# [Entries on spatial positioning]

▽

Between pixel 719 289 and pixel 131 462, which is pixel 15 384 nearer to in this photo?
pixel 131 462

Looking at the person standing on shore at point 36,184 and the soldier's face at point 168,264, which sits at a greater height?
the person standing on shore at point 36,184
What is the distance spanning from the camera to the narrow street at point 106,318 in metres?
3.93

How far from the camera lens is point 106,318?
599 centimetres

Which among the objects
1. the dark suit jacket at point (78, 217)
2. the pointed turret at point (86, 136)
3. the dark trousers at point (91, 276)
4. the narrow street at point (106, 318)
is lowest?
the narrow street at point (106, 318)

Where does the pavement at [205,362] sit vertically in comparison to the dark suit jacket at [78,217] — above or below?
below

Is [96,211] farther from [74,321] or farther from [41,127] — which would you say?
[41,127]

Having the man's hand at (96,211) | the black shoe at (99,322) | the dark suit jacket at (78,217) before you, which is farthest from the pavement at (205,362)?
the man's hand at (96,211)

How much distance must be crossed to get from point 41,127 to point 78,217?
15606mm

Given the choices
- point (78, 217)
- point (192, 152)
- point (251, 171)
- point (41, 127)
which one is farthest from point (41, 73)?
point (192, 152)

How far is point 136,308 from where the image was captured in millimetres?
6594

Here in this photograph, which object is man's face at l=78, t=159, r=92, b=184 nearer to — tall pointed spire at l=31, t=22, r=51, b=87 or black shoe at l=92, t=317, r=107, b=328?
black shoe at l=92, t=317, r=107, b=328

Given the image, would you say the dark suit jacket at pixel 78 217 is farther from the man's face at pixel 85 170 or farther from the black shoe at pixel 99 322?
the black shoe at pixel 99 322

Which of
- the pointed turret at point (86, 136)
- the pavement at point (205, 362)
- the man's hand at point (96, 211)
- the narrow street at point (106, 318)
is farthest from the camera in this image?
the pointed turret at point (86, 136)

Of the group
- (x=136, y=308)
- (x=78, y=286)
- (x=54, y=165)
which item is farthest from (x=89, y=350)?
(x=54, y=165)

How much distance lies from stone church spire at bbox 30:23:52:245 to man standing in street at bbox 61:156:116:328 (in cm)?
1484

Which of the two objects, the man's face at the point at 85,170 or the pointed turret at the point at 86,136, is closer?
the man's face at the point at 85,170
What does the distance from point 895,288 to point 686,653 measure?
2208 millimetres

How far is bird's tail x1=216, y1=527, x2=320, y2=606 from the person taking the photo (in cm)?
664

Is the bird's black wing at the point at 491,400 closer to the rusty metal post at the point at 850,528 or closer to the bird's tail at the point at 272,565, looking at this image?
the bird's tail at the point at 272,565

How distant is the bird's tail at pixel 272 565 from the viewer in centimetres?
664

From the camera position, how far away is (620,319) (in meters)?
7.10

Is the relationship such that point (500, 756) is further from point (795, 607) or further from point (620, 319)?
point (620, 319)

△

Recast the lines from the one containing "Is the relationship" through the end of the entries, inclusive, as a Markdown table with the columns Number and Record line, leaving out blank lines.

# [Answer for the task]
| Number | Record line |
|---|---|
| 1 | Is the relationship such that point (500, 756) is further from point (795, 607) or further from point (620, 319)? |
| 2 | point (620, 319) |